• **Challenge 1**
In the piece on data scientists' daily work, what degree did Romita Agarwal complete before starting her career as a data analyst?
• **Challenge 2**
From the entries, copy out every line between the one containing "How much distance" and the one containing "394 centimetres", inclusive. Leave out any pictures.

• **Selection**
○ ○ ○

I always had a gut feeling in me, about the actual ‘work’ a data scientist needs to do in real life. Many potential data scientists are interested in knowing what it is that those on the other side keep themselves busy with all day, and so I thought that having a few connections provide their insight might be a useful endeavor.
What follows is a second round of some of the great feedback I received via email and LinkedIn messages from those who were interested in providing a few paragraphs on their daily professional tasks. The short daily summaries are presented in full and without edits, allowing the quotes to speak for themselves.
Romita Agarwal is a data analyst for the City of Dallas, located… well, in Dallas 🙂
First, I would like to thank Matthew for giving me this opportunity to share my experience. I recently started my career as a data analyst after doing my Masters in Analytics. I have my undergraduate in Computer Science with more than 5 years of experience in software development, working closely with business and understanding their requirements and managing small teams.
I typically start my day with reading articles and blogs on machine learning, AI and listening to podcasts (best way to utilize my commute time). For me one of the most important role of a data scientist is to figure out the business requirement to deliver the best use of the end-product. I work as a data analyst at the City of Dallas and my role spans in several areas starting from gathering requirements, coordinating with multiple teams, cleaning the data, building machine learning models, and visualization. At my workplace we follow the principle that a comprehensive smart city solution encompasses technology, data, intelligence and application.

○ ○ ○

• **Exercise input**
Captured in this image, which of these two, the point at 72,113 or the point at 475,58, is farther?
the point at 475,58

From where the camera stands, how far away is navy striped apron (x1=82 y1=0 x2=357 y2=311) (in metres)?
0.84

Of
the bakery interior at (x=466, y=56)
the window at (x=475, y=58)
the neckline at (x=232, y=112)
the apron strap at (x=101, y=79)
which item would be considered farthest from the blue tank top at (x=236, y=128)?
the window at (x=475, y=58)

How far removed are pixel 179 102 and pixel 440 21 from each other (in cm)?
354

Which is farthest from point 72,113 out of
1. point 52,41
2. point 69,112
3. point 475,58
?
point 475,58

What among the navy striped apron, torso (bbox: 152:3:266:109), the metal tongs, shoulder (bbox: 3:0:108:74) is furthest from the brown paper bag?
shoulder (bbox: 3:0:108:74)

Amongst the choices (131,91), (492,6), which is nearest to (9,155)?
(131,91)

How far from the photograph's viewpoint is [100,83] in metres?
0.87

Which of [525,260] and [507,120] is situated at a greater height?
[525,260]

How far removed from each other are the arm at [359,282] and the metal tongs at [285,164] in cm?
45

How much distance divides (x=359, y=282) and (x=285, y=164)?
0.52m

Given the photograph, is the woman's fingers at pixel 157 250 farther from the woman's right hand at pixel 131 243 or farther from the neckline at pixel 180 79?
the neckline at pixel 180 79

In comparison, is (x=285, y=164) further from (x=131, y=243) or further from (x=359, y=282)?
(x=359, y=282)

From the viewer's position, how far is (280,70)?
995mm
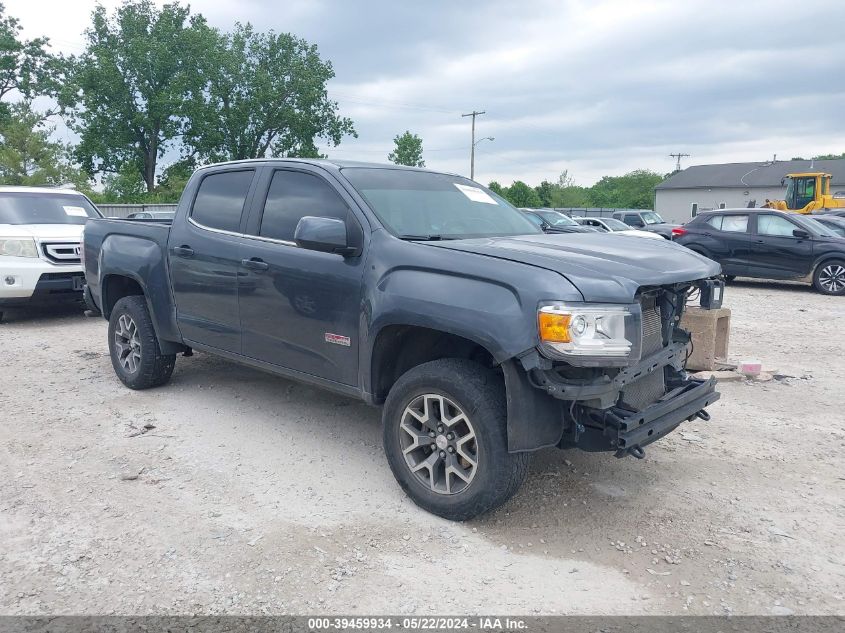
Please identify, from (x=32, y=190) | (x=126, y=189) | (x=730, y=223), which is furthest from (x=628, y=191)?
(x=32, y=190)

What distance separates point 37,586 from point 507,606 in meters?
2.08

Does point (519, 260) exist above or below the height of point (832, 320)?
above

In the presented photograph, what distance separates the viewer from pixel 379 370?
394 centimetres

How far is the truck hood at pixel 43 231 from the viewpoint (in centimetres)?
894

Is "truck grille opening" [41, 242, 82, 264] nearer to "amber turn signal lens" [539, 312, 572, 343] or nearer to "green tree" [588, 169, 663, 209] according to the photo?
"amber turn signal lens" [539, 312, 572, 343]

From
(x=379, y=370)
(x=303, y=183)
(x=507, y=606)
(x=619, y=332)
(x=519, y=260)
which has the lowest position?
(x=507, y=606)

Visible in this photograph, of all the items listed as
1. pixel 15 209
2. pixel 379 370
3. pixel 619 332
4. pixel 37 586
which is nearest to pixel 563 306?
pixel 619 332

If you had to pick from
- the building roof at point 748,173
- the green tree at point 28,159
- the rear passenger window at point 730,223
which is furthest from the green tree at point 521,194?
the rear passenger window at point 730,223

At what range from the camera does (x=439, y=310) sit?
3.50 m

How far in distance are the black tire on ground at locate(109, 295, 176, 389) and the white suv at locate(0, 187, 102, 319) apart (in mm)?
3508

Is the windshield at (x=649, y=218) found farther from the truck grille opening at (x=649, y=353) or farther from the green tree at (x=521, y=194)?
the truck grille opening at (x=649, y=353)

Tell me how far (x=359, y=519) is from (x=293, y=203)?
2.14 meters

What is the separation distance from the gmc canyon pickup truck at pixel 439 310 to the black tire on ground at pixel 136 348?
0.41 metres

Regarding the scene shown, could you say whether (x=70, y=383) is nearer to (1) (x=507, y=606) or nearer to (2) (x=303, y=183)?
(2) (x=303, y=183)
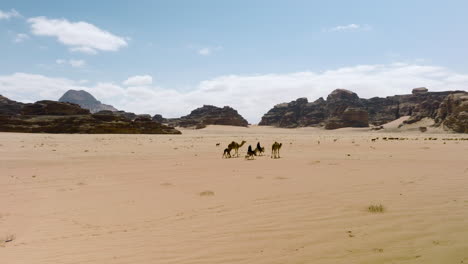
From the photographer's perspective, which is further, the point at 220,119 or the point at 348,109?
the point at 220,119

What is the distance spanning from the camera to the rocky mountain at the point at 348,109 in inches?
4749

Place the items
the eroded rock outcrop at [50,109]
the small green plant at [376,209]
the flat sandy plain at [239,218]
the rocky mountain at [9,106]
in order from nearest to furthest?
the flat sandy plain at [239,218], the small green plant at [376,209], the eroded rock outcrop at [50,109], the rocky mountain at [9,106]

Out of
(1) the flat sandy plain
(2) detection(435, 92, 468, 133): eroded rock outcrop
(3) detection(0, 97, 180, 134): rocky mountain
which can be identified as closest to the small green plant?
(1) the flat sandy plain

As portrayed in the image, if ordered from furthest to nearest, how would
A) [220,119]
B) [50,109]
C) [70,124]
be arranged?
[220,119]
[50,109]
[70,124]

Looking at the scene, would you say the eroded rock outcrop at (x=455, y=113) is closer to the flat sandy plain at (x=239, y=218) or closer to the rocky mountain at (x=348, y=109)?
the rocky mountain at (x=348, y=109)

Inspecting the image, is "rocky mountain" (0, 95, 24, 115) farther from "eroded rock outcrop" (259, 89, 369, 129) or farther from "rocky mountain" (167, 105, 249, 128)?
"eroded rock outcrop" (259, 89, 369, 129)

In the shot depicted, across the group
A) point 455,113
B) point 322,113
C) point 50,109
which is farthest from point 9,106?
point 322,113

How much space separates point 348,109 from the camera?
121875 millimetres

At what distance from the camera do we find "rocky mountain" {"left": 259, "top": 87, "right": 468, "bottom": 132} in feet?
396

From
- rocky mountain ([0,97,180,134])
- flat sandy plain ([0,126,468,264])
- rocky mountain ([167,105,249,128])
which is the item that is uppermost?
rocky mountain ([167,105,249,128])

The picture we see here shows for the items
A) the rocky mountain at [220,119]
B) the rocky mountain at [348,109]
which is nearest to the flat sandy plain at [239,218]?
the rocky mountain at [220,119]

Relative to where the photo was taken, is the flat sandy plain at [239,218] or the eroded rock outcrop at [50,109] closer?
the flat sandy plain at [239,218]

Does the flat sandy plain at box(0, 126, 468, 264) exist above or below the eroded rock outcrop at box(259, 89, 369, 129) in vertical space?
below

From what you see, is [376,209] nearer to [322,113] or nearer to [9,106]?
[9,106]
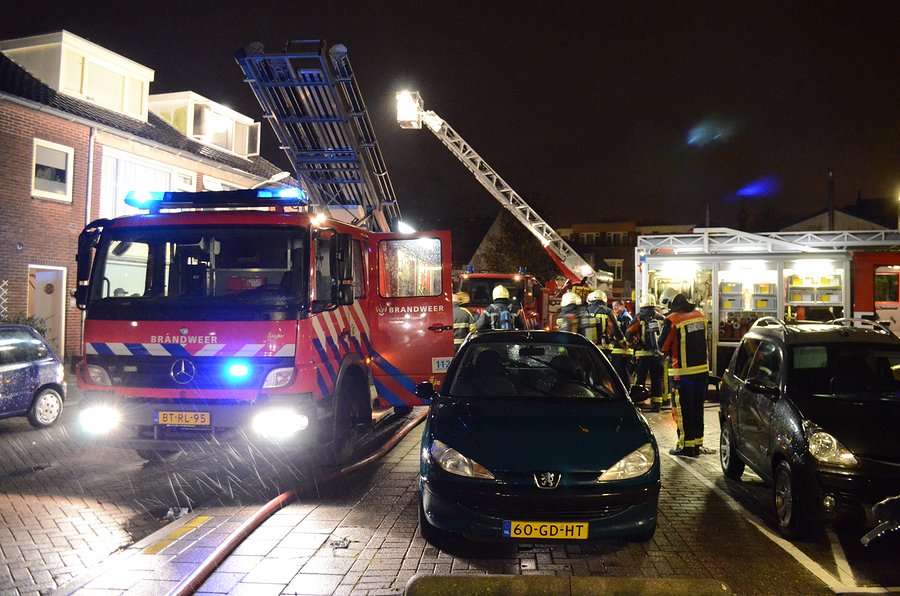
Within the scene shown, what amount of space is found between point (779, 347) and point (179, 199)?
→ 6014 millimetres

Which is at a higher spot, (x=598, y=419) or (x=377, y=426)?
(x=598, y=419)

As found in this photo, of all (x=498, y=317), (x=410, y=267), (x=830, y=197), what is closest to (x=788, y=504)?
(x=410, y=267)

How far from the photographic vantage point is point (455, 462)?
459 centimetres

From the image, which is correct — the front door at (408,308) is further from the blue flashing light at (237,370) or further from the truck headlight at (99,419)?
the truck headlight at (99,419)

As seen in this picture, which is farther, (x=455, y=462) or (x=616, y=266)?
(x=616, y=266)

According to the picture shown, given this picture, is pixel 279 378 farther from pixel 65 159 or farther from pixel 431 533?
pixel 65 159

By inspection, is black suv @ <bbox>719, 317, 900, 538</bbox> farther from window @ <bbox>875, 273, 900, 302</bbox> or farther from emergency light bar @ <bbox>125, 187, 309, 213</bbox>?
window @ <bbox>875, 273, 900, 302</bbox>

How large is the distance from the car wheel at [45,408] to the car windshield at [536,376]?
682 cm

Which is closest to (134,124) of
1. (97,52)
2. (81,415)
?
(97,52)

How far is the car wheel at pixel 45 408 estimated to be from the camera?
9477 mm

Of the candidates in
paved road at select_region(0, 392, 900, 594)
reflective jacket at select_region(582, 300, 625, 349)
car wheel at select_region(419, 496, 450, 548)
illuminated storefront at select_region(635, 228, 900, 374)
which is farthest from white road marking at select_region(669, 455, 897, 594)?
illuminated storefront at select_region(635, 228, 900, 374)

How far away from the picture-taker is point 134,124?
19.9m

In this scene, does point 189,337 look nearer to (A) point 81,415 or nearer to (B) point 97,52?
(A) point 81,415

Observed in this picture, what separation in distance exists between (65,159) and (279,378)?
14.3 m
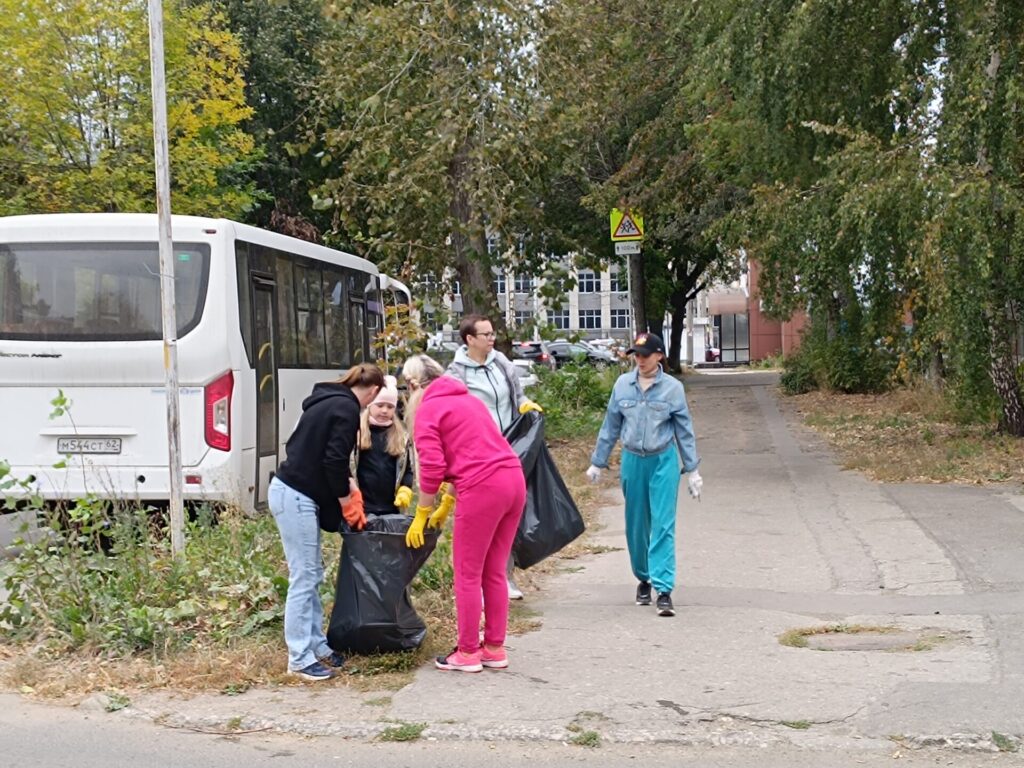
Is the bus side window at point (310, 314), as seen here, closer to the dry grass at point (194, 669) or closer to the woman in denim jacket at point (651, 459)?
the woman in denim jacket at point (651, 459)

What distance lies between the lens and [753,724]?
229 inches

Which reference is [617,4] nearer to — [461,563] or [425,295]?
[425,295]

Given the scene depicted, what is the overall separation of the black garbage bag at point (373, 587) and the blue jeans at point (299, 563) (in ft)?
0.44

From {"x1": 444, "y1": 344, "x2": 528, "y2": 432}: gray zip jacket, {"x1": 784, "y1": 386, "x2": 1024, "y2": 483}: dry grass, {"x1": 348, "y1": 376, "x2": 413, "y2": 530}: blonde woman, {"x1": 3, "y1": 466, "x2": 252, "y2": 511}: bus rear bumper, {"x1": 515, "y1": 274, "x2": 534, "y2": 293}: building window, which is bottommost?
{"x1": 784, "y1": 386, "x2": 1024, "y2": 483}: dry grass

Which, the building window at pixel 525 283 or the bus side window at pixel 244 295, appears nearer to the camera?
the bus side window at pixel 244 295

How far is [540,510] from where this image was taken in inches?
313

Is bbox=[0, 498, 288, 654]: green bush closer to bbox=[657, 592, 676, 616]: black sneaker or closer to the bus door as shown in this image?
bbox=[657, 592, 676, 616]: black sneaker

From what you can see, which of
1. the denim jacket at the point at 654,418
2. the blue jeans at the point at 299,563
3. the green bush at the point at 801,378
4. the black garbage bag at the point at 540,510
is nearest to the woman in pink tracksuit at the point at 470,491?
the blue jeans at the point at 299,563

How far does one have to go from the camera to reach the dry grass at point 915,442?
46.6 ft

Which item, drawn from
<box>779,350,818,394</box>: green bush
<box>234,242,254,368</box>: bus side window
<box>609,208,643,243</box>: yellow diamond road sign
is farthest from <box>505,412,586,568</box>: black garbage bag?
<box>779,350,818,394</box>: green bush

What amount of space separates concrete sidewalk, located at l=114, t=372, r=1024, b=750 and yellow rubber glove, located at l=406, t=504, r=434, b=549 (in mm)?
699

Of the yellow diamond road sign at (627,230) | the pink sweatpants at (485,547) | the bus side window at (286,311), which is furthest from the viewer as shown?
the yellow diamond road sign at (627,230)

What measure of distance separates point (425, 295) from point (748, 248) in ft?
14.9

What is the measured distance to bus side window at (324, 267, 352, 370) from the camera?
50.5 feet
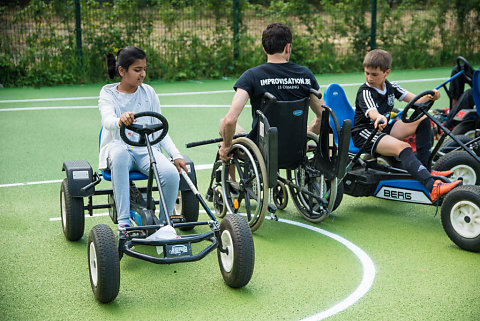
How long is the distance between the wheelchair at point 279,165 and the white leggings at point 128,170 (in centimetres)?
50

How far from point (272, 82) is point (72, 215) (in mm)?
1712

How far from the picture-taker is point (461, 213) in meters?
4.46

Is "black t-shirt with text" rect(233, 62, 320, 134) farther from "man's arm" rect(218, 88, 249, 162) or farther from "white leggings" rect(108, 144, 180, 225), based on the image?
"white leggings" rect(108, 144, 180, 225)

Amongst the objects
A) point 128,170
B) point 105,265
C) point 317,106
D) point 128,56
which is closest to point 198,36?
point 317,106

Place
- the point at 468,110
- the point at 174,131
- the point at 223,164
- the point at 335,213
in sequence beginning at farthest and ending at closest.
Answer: the point at 174,131 < the point at 468,110 < the point at 335,213 < the point at 223,164

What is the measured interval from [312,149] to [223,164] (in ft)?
2.44

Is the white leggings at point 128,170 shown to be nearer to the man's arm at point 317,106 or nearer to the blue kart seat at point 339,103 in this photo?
Answer: the man's arm at point 317,106

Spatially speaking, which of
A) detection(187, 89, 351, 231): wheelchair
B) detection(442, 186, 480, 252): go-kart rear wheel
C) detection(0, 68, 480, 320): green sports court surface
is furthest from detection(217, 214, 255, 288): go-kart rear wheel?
detection(442, 186, 480, 252): go-kart rear wheel

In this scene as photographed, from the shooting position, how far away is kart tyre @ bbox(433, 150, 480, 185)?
534 cm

○ ○ ○

• **Correct output 1**
A Masters in Analytics.

• **Correct output 2**
How much distance divides (x=359, y=282) and (x=285, y=164)?
0.52m

Given the photograph, is the woman's fingers at pixel 157 250 farther from the woman's right hand at pixel 131 243 or farther from the neckline at pixel 180 79?
the neckline at pixel 180 79

In comparison, is (x=285, y=164) further from (x=131, y=243) or further from (x=359, y=282)?
(x=359, y=282)

From the viewer's position, how far is (280,70)?
995mm
Please identify, from (x=32, y=190) | (x=126, y=189) | (x=730, y=223), which is furthest from (x=628, y=191)?
(x=32, y=190)

What distance separates point 37,586 from point 507,606 in meters?
2.08

Does point (519, 260) exist above or below the height of point (832, 320)?
above

In the presented photograph, what distance separates the viewer from pixel 379 370?
394 centimetres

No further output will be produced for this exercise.